It’s the forgotten, discarded, disposable people. That’s so often who you find in jail—the forgotten.

—Rev. David Kelly, explaining why he devotes himself to working with children coming out of the juvenile detention system.

Many schools treat children as “disposable.”

—Francisco Arenas, Juvenile Probation Officer at Cook County Juvenile Probation.

Schoolchildren are being strip-searched based on little or no reasonable suspicion, and schoolchildren are being targeted for searches based on their race, disability status, gender, or homelessness. This is possible because the Supreme Court has issued only two opinions in its history about the right of schoolchildren to be free from unreasonable searches and seizures in schools. With those two cases, the Court has established a special test for schoolchildren, far more permissive than that applied to those suspected of serious criminal wrongdoing.
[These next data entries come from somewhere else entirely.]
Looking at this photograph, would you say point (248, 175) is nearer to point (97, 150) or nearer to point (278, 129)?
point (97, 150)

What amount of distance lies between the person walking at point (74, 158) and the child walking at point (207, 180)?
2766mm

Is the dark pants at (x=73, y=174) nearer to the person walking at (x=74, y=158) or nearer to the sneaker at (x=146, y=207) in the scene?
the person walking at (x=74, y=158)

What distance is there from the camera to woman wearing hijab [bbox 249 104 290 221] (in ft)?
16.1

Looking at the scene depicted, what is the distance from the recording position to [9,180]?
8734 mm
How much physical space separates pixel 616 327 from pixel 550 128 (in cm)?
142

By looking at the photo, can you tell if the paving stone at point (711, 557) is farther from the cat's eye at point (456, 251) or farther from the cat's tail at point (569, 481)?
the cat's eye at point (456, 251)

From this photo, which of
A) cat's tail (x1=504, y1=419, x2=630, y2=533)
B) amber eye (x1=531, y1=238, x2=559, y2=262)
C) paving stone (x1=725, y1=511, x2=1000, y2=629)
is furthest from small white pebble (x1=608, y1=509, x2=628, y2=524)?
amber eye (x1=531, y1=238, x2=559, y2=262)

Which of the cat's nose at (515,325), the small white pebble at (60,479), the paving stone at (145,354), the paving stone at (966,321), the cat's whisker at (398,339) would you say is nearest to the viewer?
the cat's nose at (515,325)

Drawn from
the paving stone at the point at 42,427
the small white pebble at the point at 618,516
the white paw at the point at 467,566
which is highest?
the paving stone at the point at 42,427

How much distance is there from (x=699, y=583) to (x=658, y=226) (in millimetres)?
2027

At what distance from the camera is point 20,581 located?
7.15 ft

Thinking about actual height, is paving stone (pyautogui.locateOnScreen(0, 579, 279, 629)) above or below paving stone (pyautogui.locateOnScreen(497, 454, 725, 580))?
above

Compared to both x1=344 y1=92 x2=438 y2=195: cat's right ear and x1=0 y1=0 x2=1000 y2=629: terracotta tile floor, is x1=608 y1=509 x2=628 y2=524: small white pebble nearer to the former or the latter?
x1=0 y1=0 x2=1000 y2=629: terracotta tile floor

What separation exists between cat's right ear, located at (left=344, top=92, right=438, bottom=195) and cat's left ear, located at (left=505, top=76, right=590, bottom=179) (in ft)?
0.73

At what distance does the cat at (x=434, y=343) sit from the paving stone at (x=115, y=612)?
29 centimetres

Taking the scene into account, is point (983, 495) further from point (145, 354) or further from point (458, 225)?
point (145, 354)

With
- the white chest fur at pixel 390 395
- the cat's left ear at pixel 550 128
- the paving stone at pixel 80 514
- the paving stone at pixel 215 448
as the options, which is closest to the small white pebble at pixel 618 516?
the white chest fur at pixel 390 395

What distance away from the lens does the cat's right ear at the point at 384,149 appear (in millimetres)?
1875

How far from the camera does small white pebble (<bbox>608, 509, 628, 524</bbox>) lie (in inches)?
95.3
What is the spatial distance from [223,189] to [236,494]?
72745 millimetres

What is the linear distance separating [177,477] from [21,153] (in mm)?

Two cases in thirty-five years are not enough to regulate the lower courts’ oversight of literally millions of searches and seizures conducted in schoolhouses throughout the nation every year—a lack of oversight that lower courts have exploited to permit schools extraordinary discretion over schoolchildren and approve highly invasive searches. The existing literature focuses almost exclusively on the Supreme Court’s minimalist jurisprudence; in contrast, this Article uses a combination of methodological approaches to show how the law of searches and seizures in schools operates on the ground by conducting an in-depth case study of one jurisdiction, Illinois. We examine every case decided in Illinois and show that lower courts exploit the porousness of the Supreme Court’s test to permit questionable and sometimes even clearly illegal state actions. Yet even a comprehensive study of lower courts fails to fully grasp the extent of the problem: a minuscule proportion of the intrusions on schoolchildren by the state ever become cases—most internal school procedures are never independently reviewed at all, even if they involve unconstitutional intrusions. To understand how common searches and seizures of schoolchildren are and how often they cross the line into unconstitutionality, we draw on testimony from interviews with experts in the field. These interviews reveal that schools discriminate among students based on factors such as race, disability, homelessness, wealth, and community characteristics; and schools target some students for searches that can result in exclusion from school for shockingly long periods. Multiple interviewees independently described the system as treating some schoolchildren as disposable. The judiciary is failing to provide basic protections to our children, and Supreme Court intervention is imperative.